A more complicated, but relevant approach. Clearly a linear function $\ell(x) = ax+b$ (with $a\neq 0$) admit a (also linear) inverse $\ell^{-1}(x) = \dfrac {1} {a} x - \dfrac {b} {a}$. Then, if $P(x)=Q(\ell_1(x)) = Q(\ell_2(x))$, we also have $Q(x) = Q(\lambda(x))$, where $\lambda = \ell_2\circ \ell_1^{-1}$ is linear, thus $\lambda(x) = \alpha x + \beta$ (with $\alpha \neq 0$).
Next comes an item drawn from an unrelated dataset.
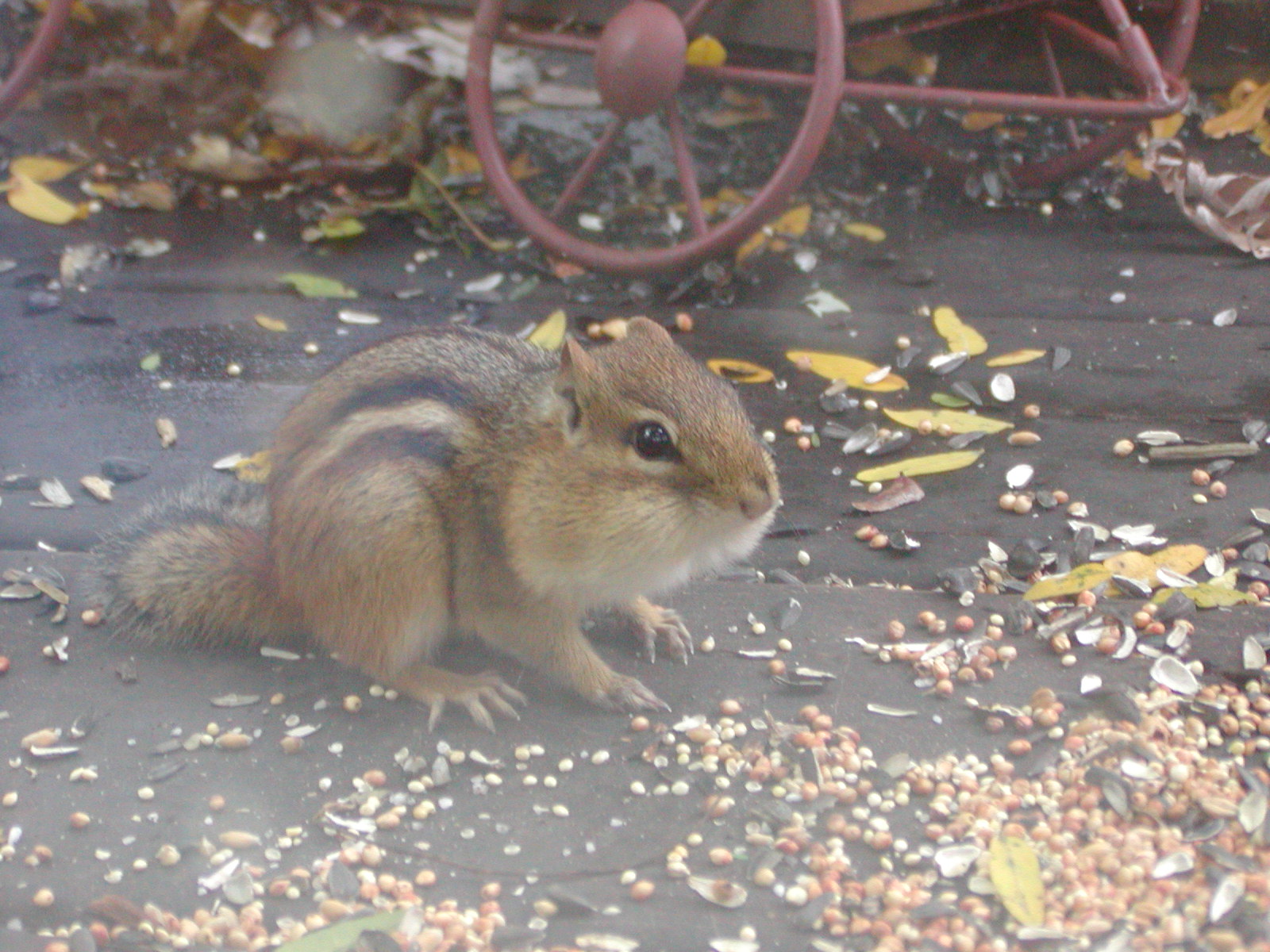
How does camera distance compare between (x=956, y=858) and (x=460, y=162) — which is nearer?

By identification of the dominant coefficients follows $|\alpha|=1$. (Then, for $\deg Q = n\geq 2$, and working with complex coefficients, we may have as many as $n$ such functions $\lambda$, for example $\lambda_k(x) = \textrm{e}^{2k\pi\textrm{i}/n} x$ for $Q(x) = x^n$). In the sequel, assume real coefficients. With $\deg Q = n\geq 2$, then for odd $n$ we have $\alpha=1$, leading to $Q(x) = Q(x+\beta)$, thus by simple iteration $Q(x) = Q(x+k\beta)$ for all natural $k$; this clearly forces $\beta = 0$, for which $\lambda = \operatorname{id}$. For even $n$ we may also have $\alpha=-1$, leading to $Q(x) = Q(-x+\beta)$, thus $\lambda \circ \lambda = \operatorname{id}$. But we cannot have $Q(x) = Q(-x+\gamma)$ for $\gamma \neq \beta$, since then $Q(-x+\beta) = Q(-x+\gamma)$, so $Q(x) = Q(x+(\beta -\gamma))$, with the obvious contradiction pointed at in the above. It follows in this case may exist at most two such functions $\lambda$, with an immediate example given by $Q$ made only of monomials of even degree, when $\lambda = \pm \operatorname{id}$ work. In the case at hand, $\deg Q = 2$, which allows the simpler and more direct solution based on the symmetries of the graph of a quadratic trinomial.